The idea was raised during the much-heralded Job Summit in Auckland
on Friday which also heard dire warnings about the state of the
economy from the country's most powerful and influential
leaders.
There have been 600 ideas raised in the summit from a cycleway
to a nine-day fortnight for companies facing a shortage of work,
with the government helping to pay for training costs on the 10th
day.
The estimated cost of that is $40 million a year for 100,000
workers. No detail has been settled and other estimates had as few
as 10,000 workers affected.
"We know our productivity issues, basic literacy IT financial literacy. Those are the ideas that are starting to emerge. We can get a win win there, get some flexibility, retain some jobs, upskill the workforce," says Mark Weldon, Job Summit chair.
Bank-government fund for distressed firms
After a day of intense debate, the country's banking bosses came up with an offer of a joint fund with the government to help financially distressed firms through short term equity injections.
The fund, if it gets off the ground, would result in the banks putting in $1 billion and the government matching this and then the fund borrowing another $8 billion to create a $10 billion kitty to deal with companies that had good long term prospects but needed equity to survive in the short term.
The banks said they were committed to continue lending on the same basis in the future to "creditworthy" businesses.
The banks have also offered to develop over a longer period an equity growth fund to make "quality" investment in small to medium size businesses.
Prime Minister John Key says the idea of a joint fund is one that had come solely out of the day's work and the government will look at it.
Other major ideas from the summit:
- A freeze on regulation making and enforcement activity
reduced to minimum acceptable standards.
- A moratorium on the introduction of minimum air and drinking
water quality standards until that could be afforded.
- A $60 million fund to boost tourism numbers set up by the
private and public sectors.
- A mountain bike track running through the entire country to
attract tourist and create thousands of jobs around the
country.
Down to work
There was no standing on ceremony, with 200 people at the summit, representing 80% of the economy, getting down to the business of saving jobs.
"The hope we offer to someone who is losing their job today is
that the government and the people we are going to work with today
will be totally focused on every opportunity for them to get
another job," says Bill English, Finance Minister.
And the scale of that challenge in a global financial crisis was
laid bare.
"We think it is the biggest destruction of wealth, of global wealth, that the world has seen, says Alan Bollard, Reserve Bank Governor.
"We've stopped talking about billion dollars we are talking about trillion dollars.
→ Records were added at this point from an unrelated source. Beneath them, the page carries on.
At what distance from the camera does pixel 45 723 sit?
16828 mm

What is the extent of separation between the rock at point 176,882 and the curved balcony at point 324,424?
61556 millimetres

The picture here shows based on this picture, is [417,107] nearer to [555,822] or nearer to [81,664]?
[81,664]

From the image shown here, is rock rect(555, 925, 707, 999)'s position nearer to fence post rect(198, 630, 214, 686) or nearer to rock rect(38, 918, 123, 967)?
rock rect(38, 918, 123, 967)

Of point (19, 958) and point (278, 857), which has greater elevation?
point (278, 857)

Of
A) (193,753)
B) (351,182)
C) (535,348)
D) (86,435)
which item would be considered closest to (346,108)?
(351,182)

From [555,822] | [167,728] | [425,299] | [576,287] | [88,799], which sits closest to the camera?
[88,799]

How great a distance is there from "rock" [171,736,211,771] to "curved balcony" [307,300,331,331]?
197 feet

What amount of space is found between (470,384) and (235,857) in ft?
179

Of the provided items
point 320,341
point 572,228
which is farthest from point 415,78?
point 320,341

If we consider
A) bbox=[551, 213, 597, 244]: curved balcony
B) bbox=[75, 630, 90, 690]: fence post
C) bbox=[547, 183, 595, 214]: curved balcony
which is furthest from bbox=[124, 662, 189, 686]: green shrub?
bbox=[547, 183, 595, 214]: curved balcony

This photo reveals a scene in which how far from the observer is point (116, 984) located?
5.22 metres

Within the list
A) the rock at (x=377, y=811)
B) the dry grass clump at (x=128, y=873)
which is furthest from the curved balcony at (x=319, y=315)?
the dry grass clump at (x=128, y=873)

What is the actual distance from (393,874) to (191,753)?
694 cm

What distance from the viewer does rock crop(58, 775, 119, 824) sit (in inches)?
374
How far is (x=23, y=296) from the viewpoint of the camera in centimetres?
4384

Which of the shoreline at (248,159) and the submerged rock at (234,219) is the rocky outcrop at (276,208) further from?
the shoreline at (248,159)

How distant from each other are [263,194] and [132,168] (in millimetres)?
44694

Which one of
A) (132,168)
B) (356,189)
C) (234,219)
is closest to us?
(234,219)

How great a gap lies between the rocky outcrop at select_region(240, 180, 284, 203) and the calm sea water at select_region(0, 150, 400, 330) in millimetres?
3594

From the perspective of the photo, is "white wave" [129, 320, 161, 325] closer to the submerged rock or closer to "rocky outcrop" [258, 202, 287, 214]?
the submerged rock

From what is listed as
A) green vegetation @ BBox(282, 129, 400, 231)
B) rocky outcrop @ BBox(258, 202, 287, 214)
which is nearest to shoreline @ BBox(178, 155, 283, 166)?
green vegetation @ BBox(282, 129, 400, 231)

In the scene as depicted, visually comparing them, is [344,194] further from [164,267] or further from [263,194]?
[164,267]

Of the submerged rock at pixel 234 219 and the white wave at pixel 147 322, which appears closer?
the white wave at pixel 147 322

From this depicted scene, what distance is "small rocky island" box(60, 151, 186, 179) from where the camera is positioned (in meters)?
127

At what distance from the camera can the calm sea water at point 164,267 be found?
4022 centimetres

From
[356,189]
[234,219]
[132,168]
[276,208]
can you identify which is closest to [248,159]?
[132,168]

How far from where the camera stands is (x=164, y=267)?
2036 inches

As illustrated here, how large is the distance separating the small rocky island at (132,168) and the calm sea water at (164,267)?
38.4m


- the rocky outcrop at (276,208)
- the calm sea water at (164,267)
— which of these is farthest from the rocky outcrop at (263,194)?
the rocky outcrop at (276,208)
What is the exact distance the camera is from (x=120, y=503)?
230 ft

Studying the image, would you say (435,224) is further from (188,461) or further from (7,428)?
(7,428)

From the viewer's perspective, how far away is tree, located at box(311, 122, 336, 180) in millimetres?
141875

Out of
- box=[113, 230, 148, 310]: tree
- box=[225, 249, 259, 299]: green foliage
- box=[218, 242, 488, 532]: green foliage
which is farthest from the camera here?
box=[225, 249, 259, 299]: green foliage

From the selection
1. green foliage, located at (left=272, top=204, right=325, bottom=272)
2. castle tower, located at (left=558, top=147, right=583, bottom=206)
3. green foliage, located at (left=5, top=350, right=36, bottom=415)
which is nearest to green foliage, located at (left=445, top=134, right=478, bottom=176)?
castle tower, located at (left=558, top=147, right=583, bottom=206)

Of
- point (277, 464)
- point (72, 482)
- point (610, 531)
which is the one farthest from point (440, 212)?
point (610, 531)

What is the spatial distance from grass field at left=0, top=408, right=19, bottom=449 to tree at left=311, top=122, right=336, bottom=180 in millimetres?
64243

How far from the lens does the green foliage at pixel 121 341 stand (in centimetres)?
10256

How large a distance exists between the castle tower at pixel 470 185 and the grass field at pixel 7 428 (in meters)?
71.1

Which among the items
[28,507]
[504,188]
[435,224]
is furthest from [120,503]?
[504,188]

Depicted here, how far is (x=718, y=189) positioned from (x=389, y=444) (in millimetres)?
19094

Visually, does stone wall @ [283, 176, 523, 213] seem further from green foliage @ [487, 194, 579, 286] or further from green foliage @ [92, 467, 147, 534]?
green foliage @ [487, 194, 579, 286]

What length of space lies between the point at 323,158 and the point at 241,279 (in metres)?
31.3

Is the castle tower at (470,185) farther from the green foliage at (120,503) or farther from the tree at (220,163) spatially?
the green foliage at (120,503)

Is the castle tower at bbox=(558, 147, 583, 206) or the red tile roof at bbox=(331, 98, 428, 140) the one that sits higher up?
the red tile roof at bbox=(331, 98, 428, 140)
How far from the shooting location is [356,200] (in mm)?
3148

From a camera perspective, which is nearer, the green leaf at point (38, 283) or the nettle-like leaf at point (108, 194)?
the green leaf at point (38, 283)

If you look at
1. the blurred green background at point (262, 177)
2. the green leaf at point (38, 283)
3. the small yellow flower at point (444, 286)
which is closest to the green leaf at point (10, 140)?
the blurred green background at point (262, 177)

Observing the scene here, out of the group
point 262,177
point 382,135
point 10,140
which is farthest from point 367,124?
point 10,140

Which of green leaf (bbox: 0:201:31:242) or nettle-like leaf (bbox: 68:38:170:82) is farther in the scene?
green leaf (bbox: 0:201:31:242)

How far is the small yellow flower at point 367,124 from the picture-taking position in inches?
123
A trillion dollars. So you can imagine is what happens if you take one dollar notes and string them all together they would go from here to the sun and half way back again."
Internationally more public money has been thrown at this than at any event except World War II. But that alone won't save us.
"We are deluding ourselves if we think we can simply spend our way out of this," says John Whitehead, Secretary to the Treasury.
Labour is cautious about the success of the summit.
"There is a strong PR element but I think the discussion is worthwhile and we hope that the good ideas that emerge from that are picked up by the government," says Phil Goff, Labour leader.
"But critically, refocusing the tax package that's billions of dollars, that's the way we will preserve and create thousands of jobs, not just a handful."
Treasury and the Reserve Bank believe unemployment will stay under 10%. That's less than it was in the last deep recession of the early 1990s.
Social Welfare bosses are preparing for the worst case scenario.
"We need to squeeze every vacancy out of the labour market and we're doing well at the moment. There are 8,000 vacancies on our books," says Peter Hughes, Ministry of Social Development CEO.
And they may need those jobs. Union representatives at the summit claim retailers are planning to shed thousands of workers and that the young, Maori and Pacific Island people will bear the brunt of that. Critics say those groups were not adequately represented at the Job Summit.